According to the archaeologists whose work David Keys describes opposite, the bones hidden in a niche in Folkestone’s Anglican parish church (dedicated to St Mary and St Eanswythe) show every sign of being authentic relics of the saint. The skeleton (which is missing its skull) was that of a woman in her late teens or early twenties who enjoyed the rich diet of a member of the aristocratic elite, and carbon dating confirms that she had lived in the 7th century.

The survival of Eanswythe’s relics is remarkable since her monastery was destroyed twice – by Vikings and then by coastal erosion – and then dissolved by Henry VIII’s commissioners. The rediscovery of the bones in 1885, and now their confirmation as Eanswythe’s, mean that they can now be venerated for the first time in centuries .

This new scientific support for an ancient devotion also reminds us that the medieval Church was generally very careful about authenticating relics. The idea that medieval clerics routinely engaged in relic fraud is a common misconception rooted in the anti-Catholic narratives of the Reformation.

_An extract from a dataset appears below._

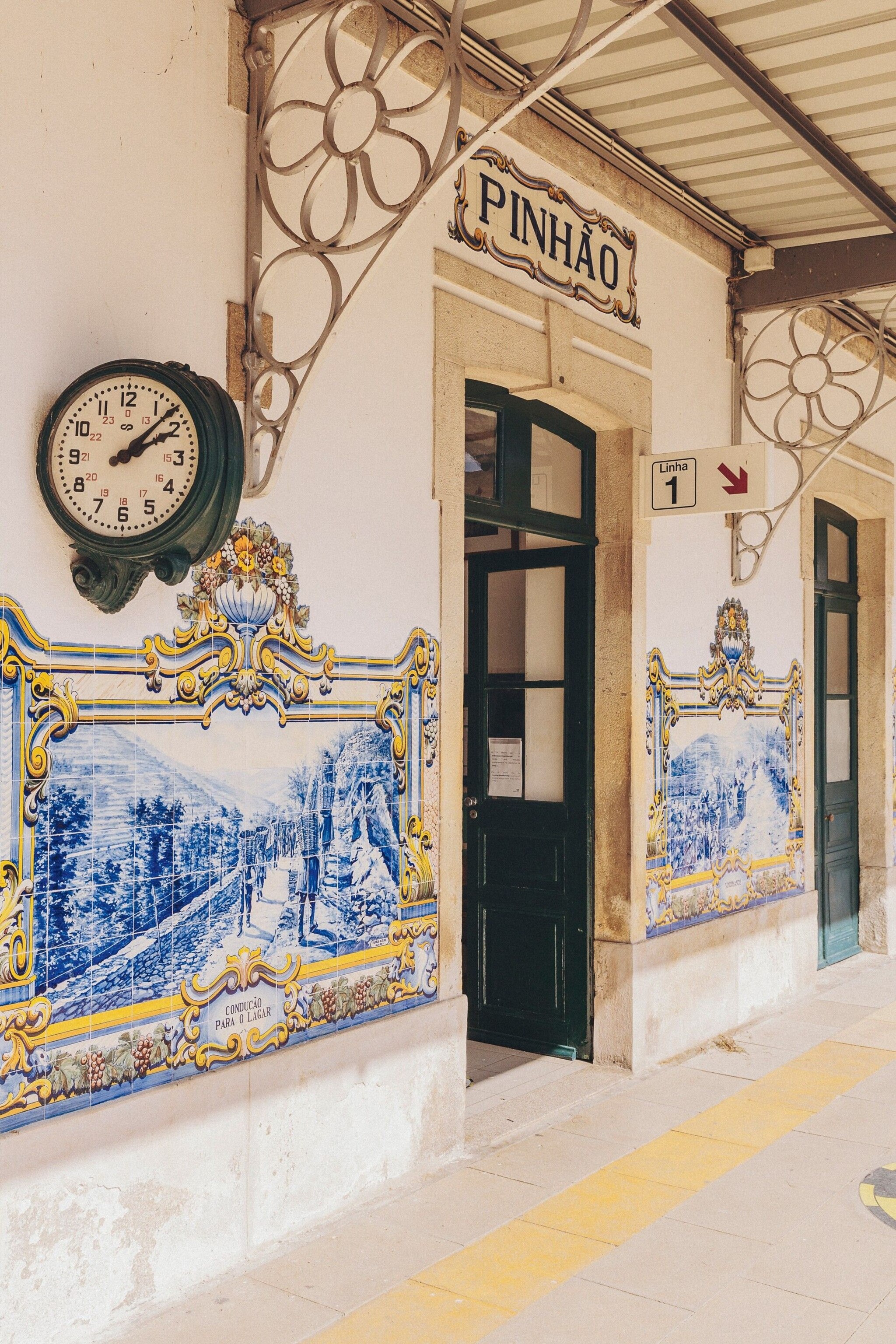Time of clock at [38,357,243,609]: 2:07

A church’s relics were at the heart of its identity (as well as to its income from pilgrims). The moving of relics was performed with the utmost care whenever relocation, rebuilding or restoration took place.

While scientific examination of large relic collections has sometimes revealed inauthentic relics, where the human remains at the heart of local saints’ cults have survived in Britain and Ireland, they have almost always shown every indication of being genuine relics of the saints venerated in that place.

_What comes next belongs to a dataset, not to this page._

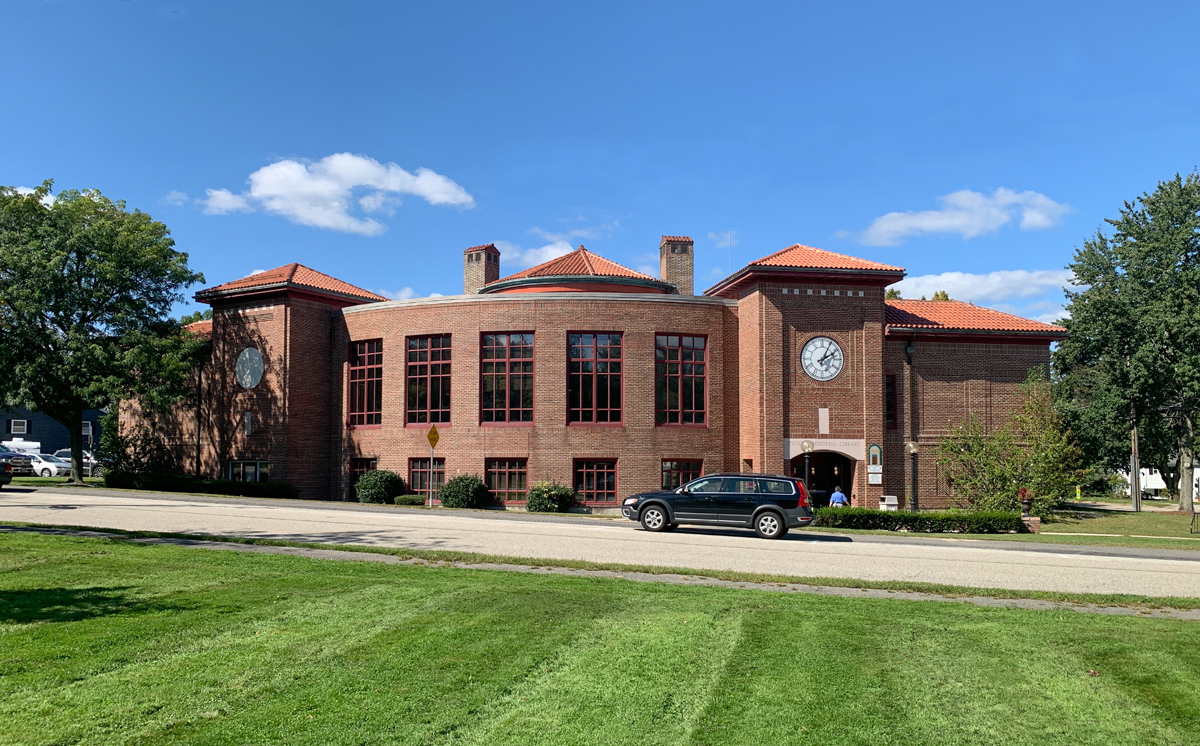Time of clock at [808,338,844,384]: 2:04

The apparent verification of the relics of St Eanswythe is one of several important archaeological discoveries in Kent that have shed light on the earliest years of the conversion of England. Last month Current Archaeology reported the excavation of a high-status burial site with splendid grave goods in the precincts of St Augustine’s Abbey, Canterbury, which was dated to 580–600, meaning this person may have witnessed the arrival of St Augustine and was almost certainly known to King Ethelbert and Queen Bertha. In September 2019 I reported in this magazine on the discovery of what was probably England’s earliest stone church – the monastery founded at Lyminge by Ethelbert and Bertha’s daughter Ethelburga, who was Eanswythe’s aunt.

Little is known of Eanswythe’s life, but we do know that she chose to forgo the chance to be a queen, instead founding a monastery when she was just a teenager. She probably died before her 20th birthday, but the house she founded endured for almost nine centuries. Although Eanswythe was very young when she founded her monastery, the success of early abbeys depended to a great extent on the royal status of their founders and leaders; Eanswythe’s descent from King Ethelbert would have commanded the immediate respect of her contemporaries, regardless of her youth or inexperience.

The early royal saints of Anglo-Saxon England can sometimes feel like distant figures who inhabited an alien landscape. Perhaps the authentication of these earliest relics will remind us that these saints were real people who, in a non-Christian land and with little tradition behind them, laid the foundations of the faith in England.